HUT observations of one elliptical galaxy and one nuclear bulge of a spiral galaxy (which shows many similarities to an elliptical galaxy) on Astro-1 made a significant contribution to understanding this problem by both extending the spectral coverage to shorter wavelengths and obtaining higher signal-to-noise ratio spectral data to attack this problem. They ruled out the possibility that young stars were responsible for the UV emission in the observed objects, and were able to argue for a contribution from a new branch of stellar evolution that had received little study until recently.
The UV emission from elliptical galaxies is difficult to study because it is so faint. Also, with observations of only one or two objects from Astro-1, it is difficult to reach convincing general conclusions. The improvements made to HUT since Astro-1 make HUT an even more powerful tool for this program now, and observations of several additional key galaxies are planned for Astro-2. These observations will indeed shed "new light" on this 25 year old problem in modern astrophysics.
Another crucial piece of information for this program is to obtain
FUV spectra of different types of hot stars to use for comparison
against the galaxy spectra.

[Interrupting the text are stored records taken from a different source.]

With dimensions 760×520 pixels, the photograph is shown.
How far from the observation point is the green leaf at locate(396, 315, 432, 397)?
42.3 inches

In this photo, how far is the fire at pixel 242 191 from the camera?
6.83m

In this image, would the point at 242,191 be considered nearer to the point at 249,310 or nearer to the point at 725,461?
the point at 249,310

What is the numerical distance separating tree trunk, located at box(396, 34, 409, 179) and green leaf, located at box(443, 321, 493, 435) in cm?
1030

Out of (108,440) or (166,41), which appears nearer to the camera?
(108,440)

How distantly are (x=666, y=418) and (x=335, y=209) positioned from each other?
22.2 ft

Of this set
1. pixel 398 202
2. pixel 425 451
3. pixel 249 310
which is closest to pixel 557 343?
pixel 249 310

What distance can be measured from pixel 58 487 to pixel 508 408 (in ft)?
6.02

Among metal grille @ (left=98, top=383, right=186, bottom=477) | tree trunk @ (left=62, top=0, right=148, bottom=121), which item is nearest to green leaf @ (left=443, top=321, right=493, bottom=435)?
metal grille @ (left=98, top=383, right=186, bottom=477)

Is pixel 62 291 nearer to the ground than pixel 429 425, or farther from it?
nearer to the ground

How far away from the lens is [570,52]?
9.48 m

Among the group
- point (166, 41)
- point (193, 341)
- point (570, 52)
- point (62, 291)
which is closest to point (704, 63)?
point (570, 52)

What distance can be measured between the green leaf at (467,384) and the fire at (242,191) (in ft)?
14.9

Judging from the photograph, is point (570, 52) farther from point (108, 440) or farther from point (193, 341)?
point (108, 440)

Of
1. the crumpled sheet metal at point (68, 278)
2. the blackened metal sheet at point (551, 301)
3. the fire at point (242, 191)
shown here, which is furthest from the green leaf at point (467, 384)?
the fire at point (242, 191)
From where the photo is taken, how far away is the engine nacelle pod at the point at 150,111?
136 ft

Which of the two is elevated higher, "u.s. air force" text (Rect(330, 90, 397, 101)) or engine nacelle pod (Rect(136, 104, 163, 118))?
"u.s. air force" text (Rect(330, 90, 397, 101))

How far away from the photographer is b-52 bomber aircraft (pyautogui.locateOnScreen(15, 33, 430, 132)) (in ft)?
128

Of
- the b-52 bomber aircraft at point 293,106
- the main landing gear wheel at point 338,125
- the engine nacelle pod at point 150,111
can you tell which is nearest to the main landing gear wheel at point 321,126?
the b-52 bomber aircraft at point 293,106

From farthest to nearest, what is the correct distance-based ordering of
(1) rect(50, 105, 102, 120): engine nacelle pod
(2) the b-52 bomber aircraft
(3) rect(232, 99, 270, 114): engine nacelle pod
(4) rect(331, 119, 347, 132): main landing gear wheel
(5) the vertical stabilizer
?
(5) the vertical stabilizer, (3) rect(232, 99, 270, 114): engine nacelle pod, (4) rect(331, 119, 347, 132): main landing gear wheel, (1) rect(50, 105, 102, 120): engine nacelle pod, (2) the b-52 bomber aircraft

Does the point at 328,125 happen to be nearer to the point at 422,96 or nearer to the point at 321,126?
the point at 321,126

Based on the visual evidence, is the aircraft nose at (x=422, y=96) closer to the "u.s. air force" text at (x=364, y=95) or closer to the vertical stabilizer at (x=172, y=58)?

It is dangerous to have to compare
against theoretical models of evolved stars that have not been tested
against direct observation. Since HUT is observing in a largely
unexplored region of the spectrum, it can provide "ground truth" to
test these stellar models. Hence, observations of sub-dwarf OB
stars (H07b), normal (hot) OB stars (H14), and even white dwarfs and
planetary nebula central stars (H01) have been added to the program.
Of course, the spectra of these objects will be of direct scientific
interest as well as being applicable to the elliptical galaxies study.